Ask any teacher in the country how they measure students’ understanding of the material they are taught, and all of them will tell you they have some sort of grading system. This rings true even if they don’t use a traditional grading method. No matter what symbols are used to communicate, students and parents are given some report of their level of comprehension of the things they are taught each day in school.
Now, some colleges that train teachers are upset, because they will be graded by the U.S. News & World Report. The report is planning to assign grades ranging from A to F to over 1,000 teaching colleges throughout the country. Several education school deans are upset about this new grading system for their programs, claiming that the rating system’s methodology used to grade the schools is flawed. There has also been a letter written from 35 prestigious education colleges and graduate schools stating that there is an implied coercion if schools don’t cooperate with the ratings. Schools were told originally that if they did not supply the requested documents, the information would be sought under open-records laws. If the information was not obtained through those means then the school would automatically receive an F rating.

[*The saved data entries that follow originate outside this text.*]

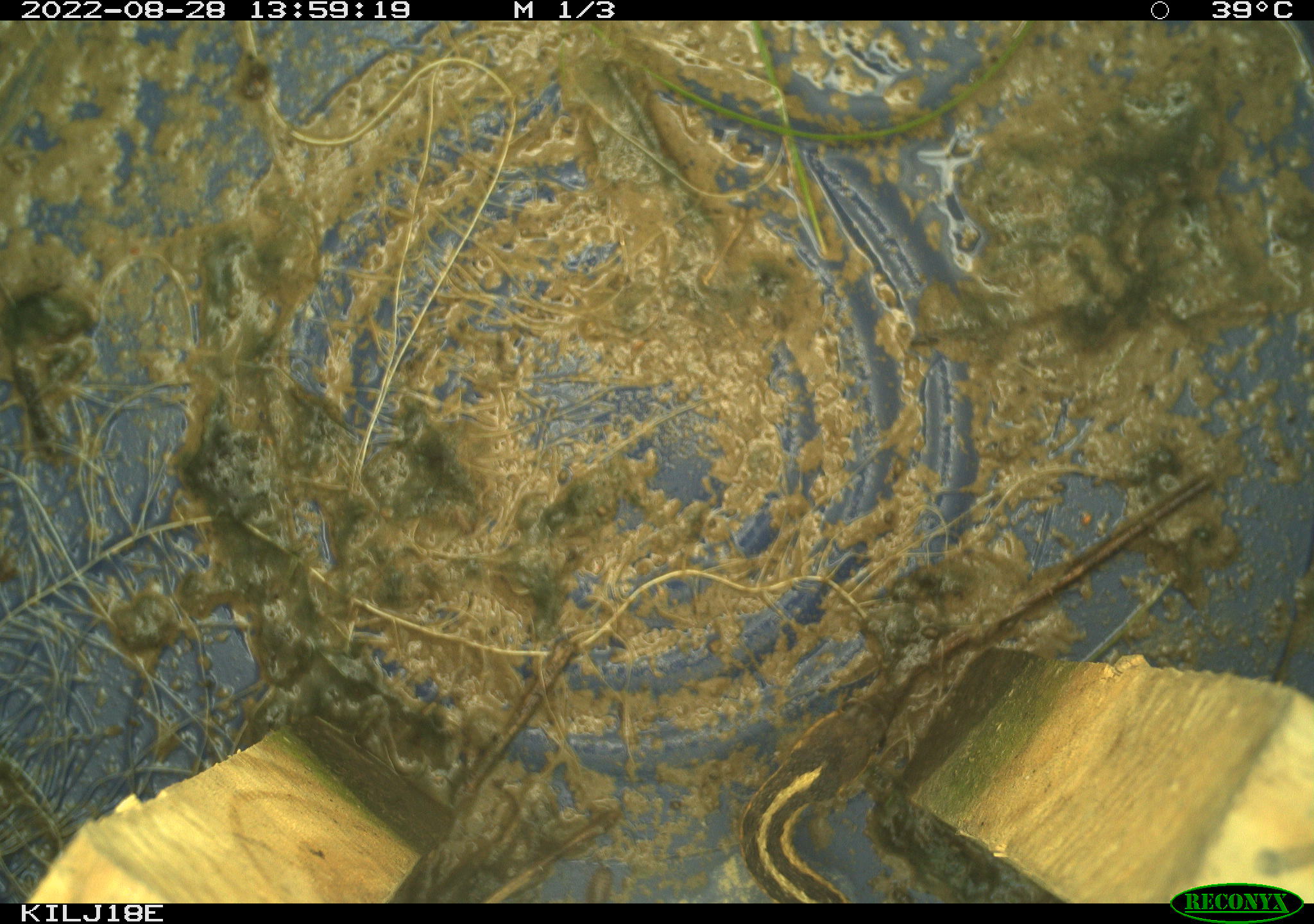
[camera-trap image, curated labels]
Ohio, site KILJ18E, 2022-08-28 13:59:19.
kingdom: Animalia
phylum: Chordata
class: Reptilia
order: Squamata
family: Colubridae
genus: Thamnophis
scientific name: Thamnophis sirtalis sirtalis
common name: eastern gartersnake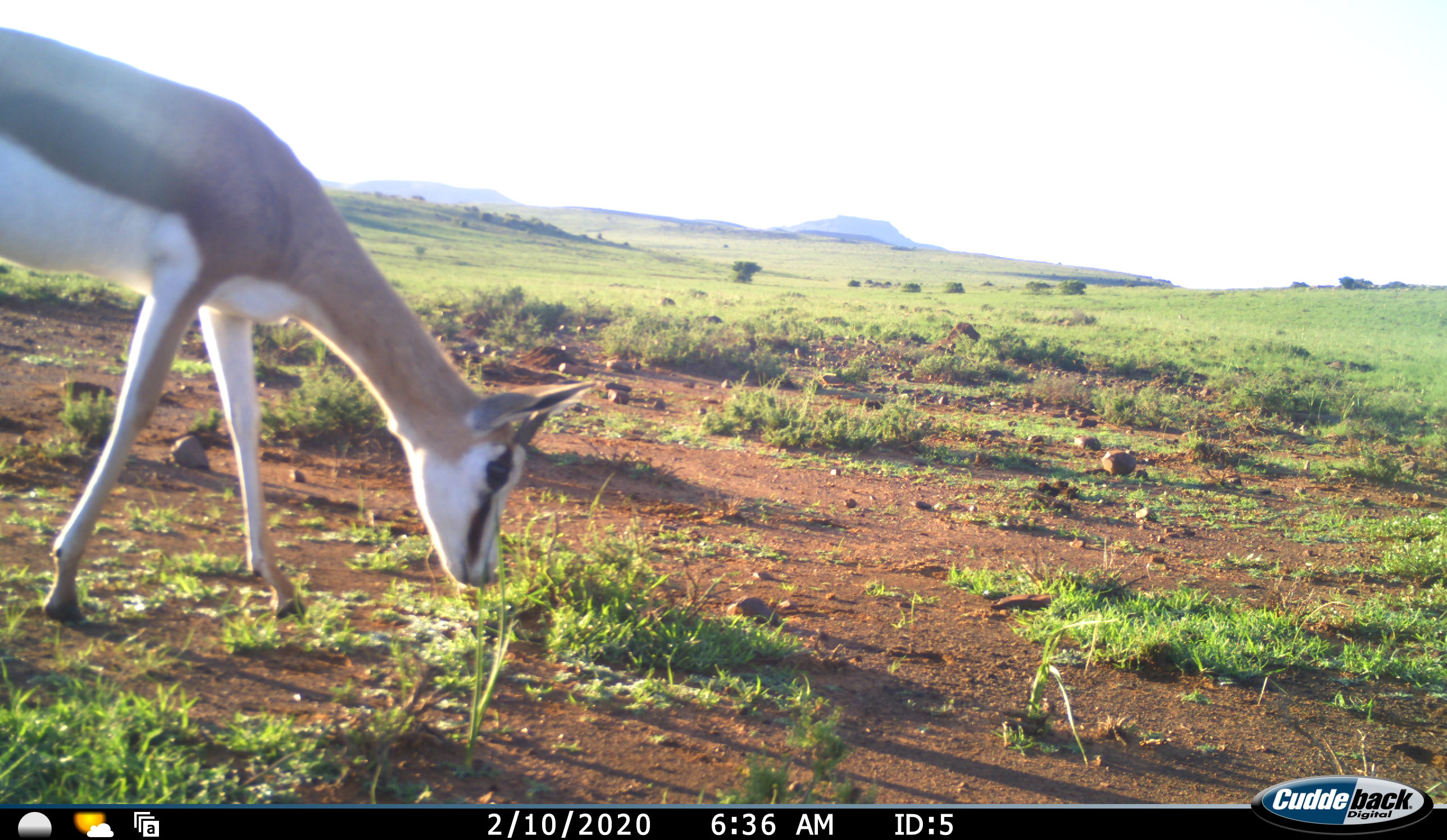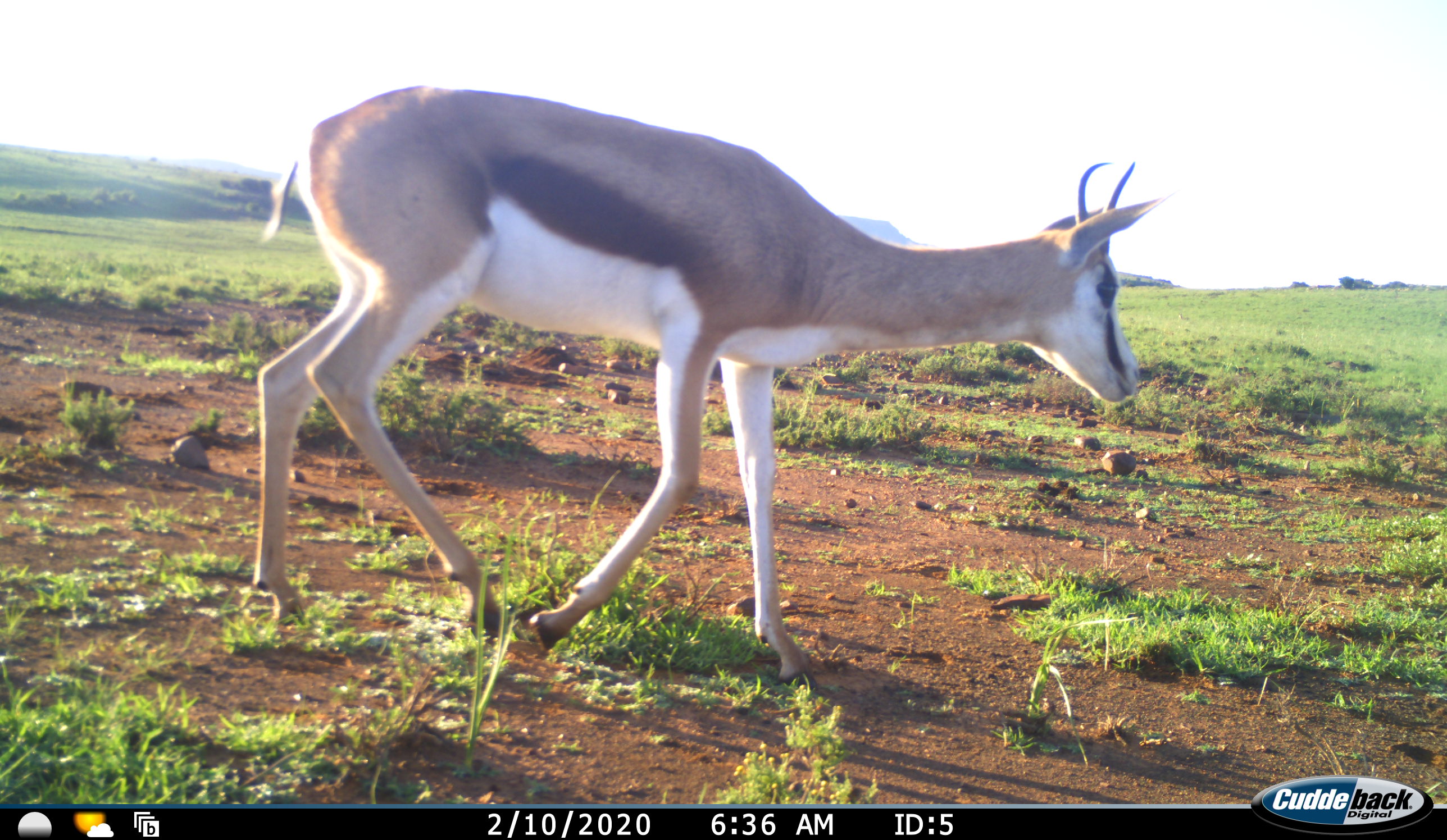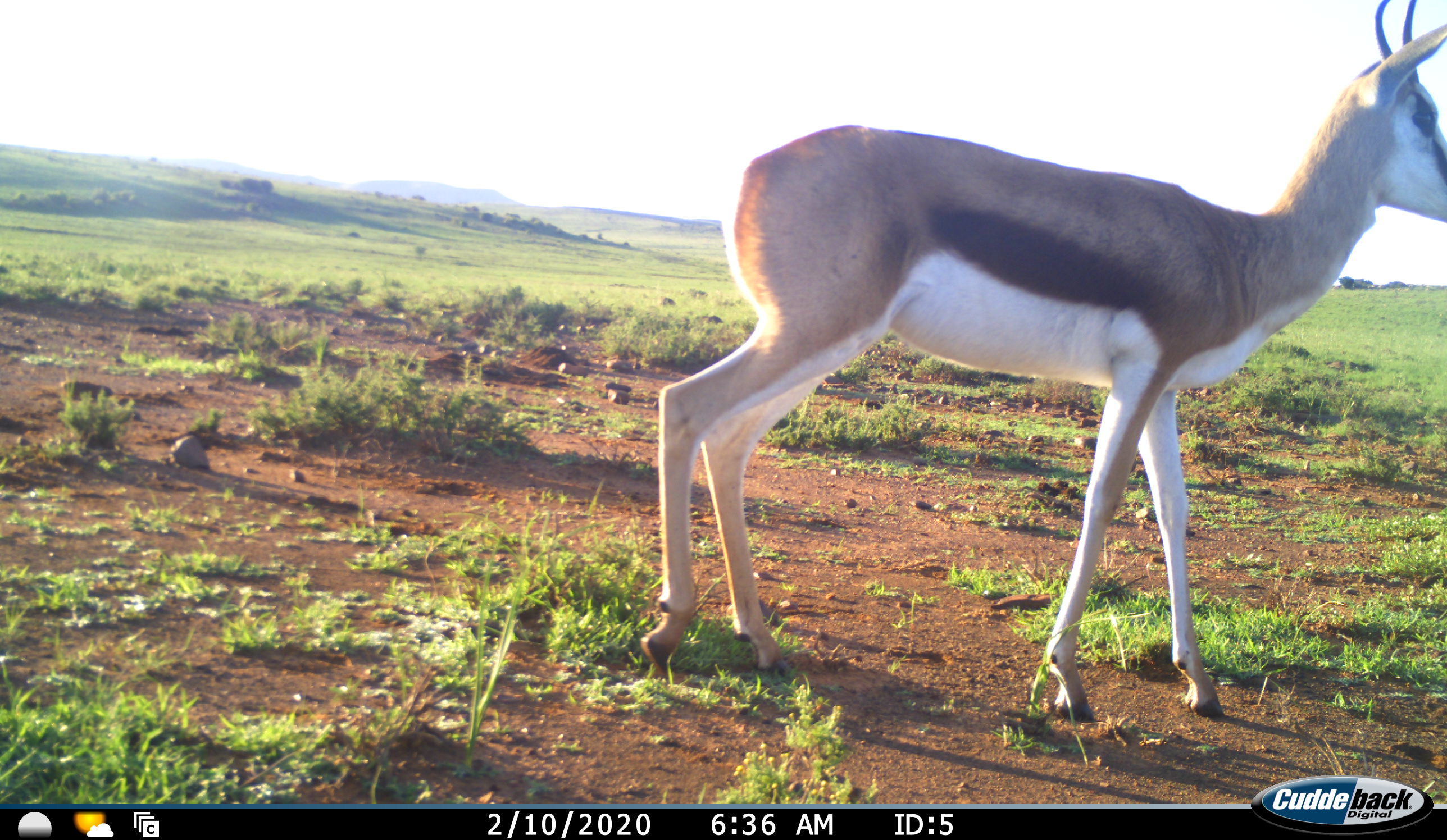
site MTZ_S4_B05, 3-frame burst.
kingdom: Animalia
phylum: Chordata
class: Mammalia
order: Artiodactyla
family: Bovidae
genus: Antidorcas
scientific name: Antidorcas marsupialis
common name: springbok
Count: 1.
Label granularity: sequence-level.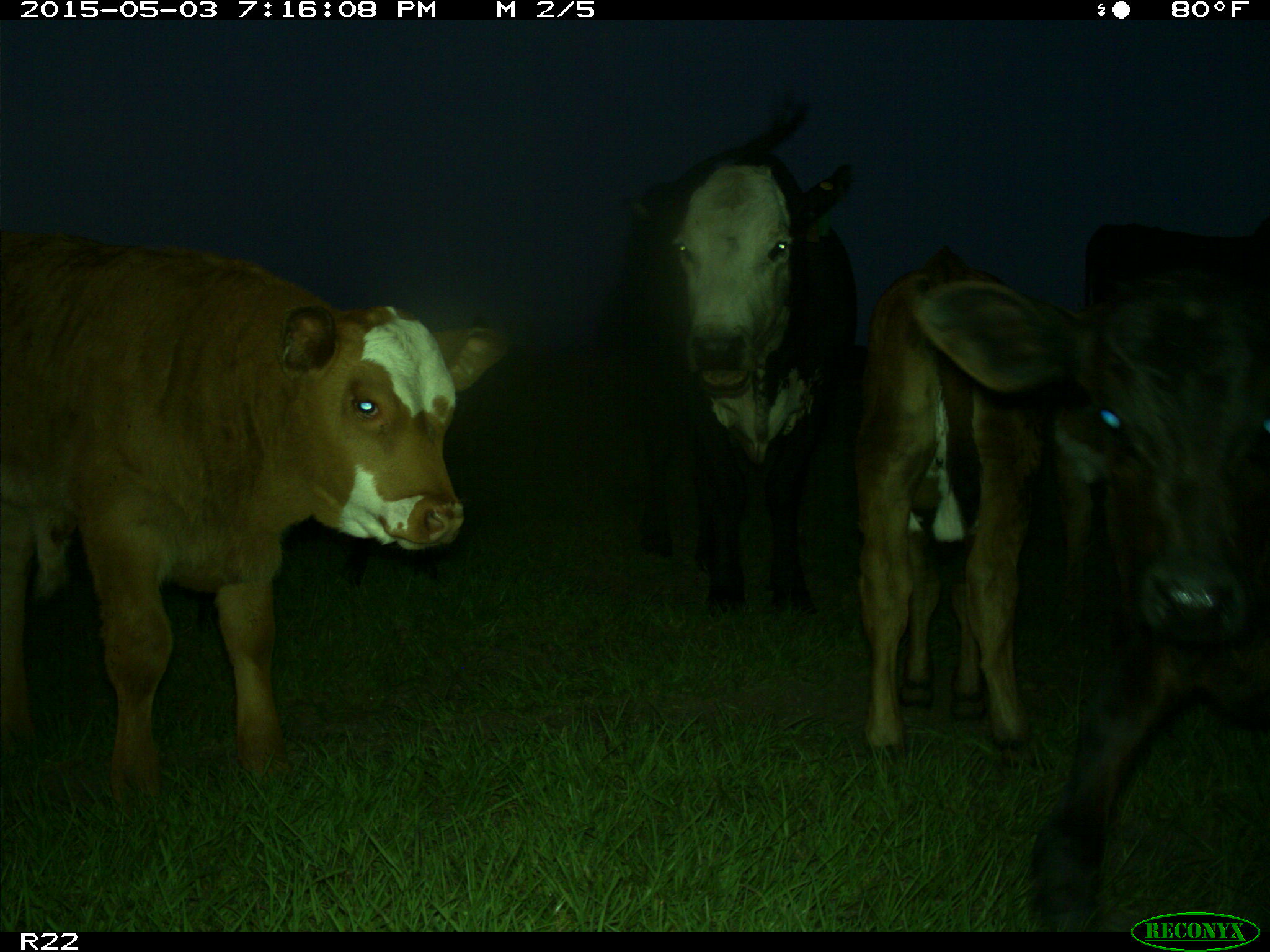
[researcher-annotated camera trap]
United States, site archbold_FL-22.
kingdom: Animalia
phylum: Chordata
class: Mammalia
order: Artiodactyla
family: Bovidae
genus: Bos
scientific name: Bos taurus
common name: domestic cow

The editor of U.S. News, Brian Kelly, believes that the large amount of push-back from education schools is evidence that the industry does not want to be examined. Currently, the teacher-education programs have not been scrutinized and this rating system will help with the national push towards improvements in teacher quality. Education schools have been under fire for allowing teachers to graduate with weak skills as well as emphasizing education theory over hands-on classroom training. School principals have been very dissatisfied with the quality of candidates they have spoken with and this rating system will help with recruiting good teachers.